> Task set
A. Revise the design principles text between "Single Responsibility Principle" and "while others aren't?", inclusive, replacing "class" with "module" throughout.
B. Pick up the design principles text after its final line and extend it with further material.

> Text excerpt
☆ ☆ ☆ ☆ ☆
Encapsulate what varies

• Many consider it the most important design principle. It forms the basis for every design pattern

  • Think of the encapsulate what varies principle as kind of the master principle

• Identify the aspects of your application that vary and separate them from what stays the same

• Is the same code changing with every new requirement? Then, you've got a behaviour that really needs to be pulled out and separated from all the stuff that doesn't change

  • Then you can alter or extend the parts that vary but do it without affecting the parts that don't vary

• There are many ways to pull something out of your design to encapsulate it, and that's often where patterns actually come in because patterns demonstrate different methods of separating aspects of your design

  

• An example is the simple factory pattern, which is a very simple way of encapsulating what varies

• It's all about letting one part of the system vary independently of another part

  • To make use of encapsulating what varies, always look for code that's changing often
  • That's your signal that something needs to be pulled out and encapsulated on its own
  • Pay attention to how each pattern makes use of this principle, which let some parts of the system very independent of the other parts.

• The only constant thing about requirements is that they change

Favour composition over inheritance

• Has-a is better than is-a
• With inheritance, duplication behaviours can be avoided
• Is a powerful technique, but also one can easily be overused.
• It's also a technique that can lead to designs that are far too rigged and not extensible
• Many design patterns make use of composition to solve different types of design problems
• Instead of inheriting behaviour, we can compose our objects with new behaviours
• Composition gives us more flexibility. Even allowing behaviour changes dynamically, at runtime

Loose coupling

• Loosely coupled designs between objects that interact
• Components are independent, relying on knowledge of other ones as little as possible
• The dependency between components is reduced

Program to Interfaces, not Implementations

• Components depend on / use contracts (interfaces) instead of concrete implementations
• This enables the loose coupling
• The principle encourages to program against abstractions, thinking in the intentions before going for the concrete implementation
• It allows to better exploit polymorphism by programming to supertypes
  • Supertypes saw as free classes from knowledge of concrete types
• Drives the code for caring about extensibility and maintainability, instead of just getting the more direct solution coupled to concrete implementations

Single Responsibility Principle

• A class should have only one reason to change
  • The key is limiting the impact of change within a class
• As fewer responsibilities a class has, as smaller it gets, we minimize the probabilities of change of that class in the future
• Look at changes in your class: are parts of it changing often, while others aren't?
☆ ☆ ☆ ☆ ☆
> Dataset rows
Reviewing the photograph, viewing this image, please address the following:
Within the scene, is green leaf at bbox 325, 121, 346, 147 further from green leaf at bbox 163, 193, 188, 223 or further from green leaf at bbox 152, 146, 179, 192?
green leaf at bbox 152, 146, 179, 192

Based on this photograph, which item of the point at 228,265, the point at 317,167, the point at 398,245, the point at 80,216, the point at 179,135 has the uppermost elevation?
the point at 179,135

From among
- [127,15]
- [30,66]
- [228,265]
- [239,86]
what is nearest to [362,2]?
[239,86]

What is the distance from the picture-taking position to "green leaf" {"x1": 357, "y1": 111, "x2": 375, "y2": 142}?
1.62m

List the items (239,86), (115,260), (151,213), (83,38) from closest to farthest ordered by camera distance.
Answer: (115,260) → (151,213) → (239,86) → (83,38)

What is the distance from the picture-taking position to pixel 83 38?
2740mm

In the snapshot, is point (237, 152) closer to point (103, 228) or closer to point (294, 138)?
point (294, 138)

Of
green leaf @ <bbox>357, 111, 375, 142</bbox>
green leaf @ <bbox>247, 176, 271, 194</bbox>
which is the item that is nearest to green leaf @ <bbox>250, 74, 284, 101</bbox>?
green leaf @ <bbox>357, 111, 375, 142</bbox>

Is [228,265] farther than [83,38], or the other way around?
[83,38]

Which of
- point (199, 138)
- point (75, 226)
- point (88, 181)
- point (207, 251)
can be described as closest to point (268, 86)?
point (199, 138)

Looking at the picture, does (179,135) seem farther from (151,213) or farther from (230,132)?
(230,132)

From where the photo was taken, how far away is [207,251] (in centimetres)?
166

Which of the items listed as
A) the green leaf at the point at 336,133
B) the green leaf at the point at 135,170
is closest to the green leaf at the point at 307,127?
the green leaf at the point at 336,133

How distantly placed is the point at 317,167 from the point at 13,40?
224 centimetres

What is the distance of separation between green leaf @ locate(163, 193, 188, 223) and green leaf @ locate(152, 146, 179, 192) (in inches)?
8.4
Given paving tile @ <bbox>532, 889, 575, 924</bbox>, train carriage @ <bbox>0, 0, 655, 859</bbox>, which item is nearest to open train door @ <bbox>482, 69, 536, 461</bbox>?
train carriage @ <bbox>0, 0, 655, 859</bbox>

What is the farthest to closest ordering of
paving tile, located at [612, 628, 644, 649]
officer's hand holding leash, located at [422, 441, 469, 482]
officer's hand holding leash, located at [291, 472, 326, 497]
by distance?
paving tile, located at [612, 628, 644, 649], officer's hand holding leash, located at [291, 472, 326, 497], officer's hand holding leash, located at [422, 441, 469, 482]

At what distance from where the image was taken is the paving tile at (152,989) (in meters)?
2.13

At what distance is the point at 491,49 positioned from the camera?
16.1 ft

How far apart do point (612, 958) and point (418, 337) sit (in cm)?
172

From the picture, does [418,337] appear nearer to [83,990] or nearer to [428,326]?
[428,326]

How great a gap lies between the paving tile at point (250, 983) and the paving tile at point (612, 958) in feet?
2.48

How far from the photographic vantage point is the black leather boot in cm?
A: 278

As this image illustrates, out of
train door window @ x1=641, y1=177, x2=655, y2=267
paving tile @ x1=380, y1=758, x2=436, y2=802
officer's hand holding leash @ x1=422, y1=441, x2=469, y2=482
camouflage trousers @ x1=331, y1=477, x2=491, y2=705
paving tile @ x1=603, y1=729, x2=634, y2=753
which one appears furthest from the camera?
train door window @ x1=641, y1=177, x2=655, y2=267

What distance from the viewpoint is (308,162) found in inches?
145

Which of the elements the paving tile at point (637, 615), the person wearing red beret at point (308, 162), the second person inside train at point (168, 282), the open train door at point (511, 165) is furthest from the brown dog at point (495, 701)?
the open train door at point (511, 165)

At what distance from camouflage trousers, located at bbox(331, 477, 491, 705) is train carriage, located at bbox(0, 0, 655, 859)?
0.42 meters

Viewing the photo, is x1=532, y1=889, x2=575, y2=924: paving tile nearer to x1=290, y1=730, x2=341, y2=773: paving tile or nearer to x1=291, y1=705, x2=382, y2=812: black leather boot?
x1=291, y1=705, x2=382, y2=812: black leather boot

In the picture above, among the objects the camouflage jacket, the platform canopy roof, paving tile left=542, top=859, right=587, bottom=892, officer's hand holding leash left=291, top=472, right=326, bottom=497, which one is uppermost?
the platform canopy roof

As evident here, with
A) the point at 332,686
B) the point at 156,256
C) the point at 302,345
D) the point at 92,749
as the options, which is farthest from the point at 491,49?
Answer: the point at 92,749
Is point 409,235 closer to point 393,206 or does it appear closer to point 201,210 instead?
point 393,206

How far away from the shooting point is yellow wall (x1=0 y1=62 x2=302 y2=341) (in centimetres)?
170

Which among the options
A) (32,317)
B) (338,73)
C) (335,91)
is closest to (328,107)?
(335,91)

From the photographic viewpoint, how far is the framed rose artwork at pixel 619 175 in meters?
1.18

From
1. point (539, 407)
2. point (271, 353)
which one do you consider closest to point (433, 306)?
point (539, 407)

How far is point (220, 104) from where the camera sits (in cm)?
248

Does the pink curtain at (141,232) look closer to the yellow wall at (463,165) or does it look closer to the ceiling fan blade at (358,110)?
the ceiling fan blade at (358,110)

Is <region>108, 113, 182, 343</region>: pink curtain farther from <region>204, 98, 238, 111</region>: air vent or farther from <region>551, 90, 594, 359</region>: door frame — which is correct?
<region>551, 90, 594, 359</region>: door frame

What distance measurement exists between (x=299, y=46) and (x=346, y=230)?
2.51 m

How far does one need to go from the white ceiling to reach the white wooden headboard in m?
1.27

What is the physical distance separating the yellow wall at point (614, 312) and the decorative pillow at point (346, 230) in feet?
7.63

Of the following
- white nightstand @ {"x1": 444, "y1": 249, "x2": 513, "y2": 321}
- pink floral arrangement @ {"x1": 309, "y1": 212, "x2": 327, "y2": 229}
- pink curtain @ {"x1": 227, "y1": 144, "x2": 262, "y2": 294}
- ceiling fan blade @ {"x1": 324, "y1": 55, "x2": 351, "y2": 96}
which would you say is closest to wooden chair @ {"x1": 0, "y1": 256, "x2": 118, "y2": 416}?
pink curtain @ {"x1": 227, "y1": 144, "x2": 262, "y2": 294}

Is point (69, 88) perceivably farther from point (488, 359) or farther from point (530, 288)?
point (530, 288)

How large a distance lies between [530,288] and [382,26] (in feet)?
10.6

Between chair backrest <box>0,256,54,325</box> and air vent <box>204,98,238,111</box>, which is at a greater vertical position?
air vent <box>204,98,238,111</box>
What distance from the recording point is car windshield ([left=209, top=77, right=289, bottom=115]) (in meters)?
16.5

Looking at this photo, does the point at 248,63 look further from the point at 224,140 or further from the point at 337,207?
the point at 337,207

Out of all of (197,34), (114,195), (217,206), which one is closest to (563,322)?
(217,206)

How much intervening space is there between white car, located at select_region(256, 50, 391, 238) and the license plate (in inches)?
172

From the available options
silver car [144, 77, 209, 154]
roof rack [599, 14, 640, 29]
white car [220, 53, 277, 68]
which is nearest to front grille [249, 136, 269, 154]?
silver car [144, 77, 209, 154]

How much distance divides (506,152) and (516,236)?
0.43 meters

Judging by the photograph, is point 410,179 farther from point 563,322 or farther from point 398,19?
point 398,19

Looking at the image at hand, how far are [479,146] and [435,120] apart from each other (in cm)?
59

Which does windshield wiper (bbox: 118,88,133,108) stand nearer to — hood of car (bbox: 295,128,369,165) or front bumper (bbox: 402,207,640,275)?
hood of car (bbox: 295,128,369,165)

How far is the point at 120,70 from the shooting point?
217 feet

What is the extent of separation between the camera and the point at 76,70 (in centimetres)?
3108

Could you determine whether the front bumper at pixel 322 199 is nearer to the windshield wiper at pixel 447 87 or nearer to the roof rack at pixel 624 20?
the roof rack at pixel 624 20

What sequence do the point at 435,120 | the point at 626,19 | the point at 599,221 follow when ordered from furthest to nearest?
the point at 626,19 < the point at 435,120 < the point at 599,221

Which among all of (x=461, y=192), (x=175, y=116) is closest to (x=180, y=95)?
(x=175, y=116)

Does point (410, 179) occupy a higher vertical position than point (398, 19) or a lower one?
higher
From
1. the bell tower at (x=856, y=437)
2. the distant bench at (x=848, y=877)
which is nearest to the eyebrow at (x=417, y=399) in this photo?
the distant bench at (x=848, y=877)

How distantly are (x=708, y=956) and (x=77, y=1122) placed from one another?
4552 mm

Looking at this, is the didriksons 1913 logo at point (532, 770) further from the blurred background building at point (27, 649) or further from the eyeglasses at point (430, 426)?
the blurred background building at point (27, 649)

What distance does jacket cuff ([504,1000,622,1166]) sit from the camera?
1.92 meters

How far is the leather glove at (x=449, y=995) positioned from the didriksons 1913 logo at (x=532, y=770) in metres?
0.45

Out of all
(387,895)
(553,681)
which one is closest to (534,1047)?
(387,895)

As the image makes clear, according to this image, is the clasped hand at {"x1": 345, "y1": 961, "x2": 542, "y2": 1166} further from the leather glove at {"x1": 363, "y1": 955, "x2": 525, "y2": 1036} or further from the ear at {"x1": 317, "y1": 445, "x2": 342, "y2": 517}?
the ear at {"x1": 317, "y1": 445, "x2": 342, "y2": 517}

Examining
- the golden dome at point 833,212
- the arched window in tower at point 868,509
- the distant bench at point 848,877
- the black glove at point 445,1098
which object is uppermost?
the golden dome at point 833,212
☆ ☆ ☆ ☆ ☆
> Outputs by task
A.
Single Responsibility Principle

• A module should have only one reason to change
  • The key is limiting the impact of change within a module
• As fewer responsibilities a module has, as smaller it gets, we minimize the probabilities of change of that module in the future
• Look at changes in your module: are parts of it changing often, while others aren't?

B.
  • If so, that can be an indicator for separating them
  • If not, then there's really no reason
• SRP increase the number of components, so apply SRP only on real need

Open / Closed Principle

• Our object-oriented design should be open for extension but closed for modification
• There are OO techniques for allowing us extend systems even if we can't change the underlying code
  • Many design patterns give us time-tested designs respecting this principle
• It enhances the maintainability and extensibility of a design

Liskov's Substitution Principle

• We have to be careful when creating class hierarchies / inheritance
  • So easy to create hierarchies that don't adhere well with the OCP
• LSP strives to create hierarchies where you always are able to substitute subtypes for their base class
• Rather than viewing a subclass as an IsA super class, the LSP offers stronger guidance. It says that a subtype should be substitutable for the supertype
• In order to don't break the LSP, the code must be designed by contract
  • That is to specify a set of pre-conditions and post-conditions in a variance
  • Ensuring that we treat the inputs of our classes the same way, and also the return values. Having contracts that ensure it
• So, don't assume that an IsA relationship will always result in a hierarchy. You need to consider how substitutable a base class is for its supertype as well

Interface Segregation Principle

• Classes should not be forced to depend on methods that they don't use
  • If this happens, then we talk that the interface is polluted
  • Interface pollution is related to low cohesion
• Cohesion describes how related a class or interfaces methods and data are
  • A class is highly cohesive if its methods are related
  • Low cohesion mean some methods aren't that somewhere and serve different purposes
• One way to think in cohesion is to think about the clients that make use of the class or interface
  • Do they use all the methods of the class?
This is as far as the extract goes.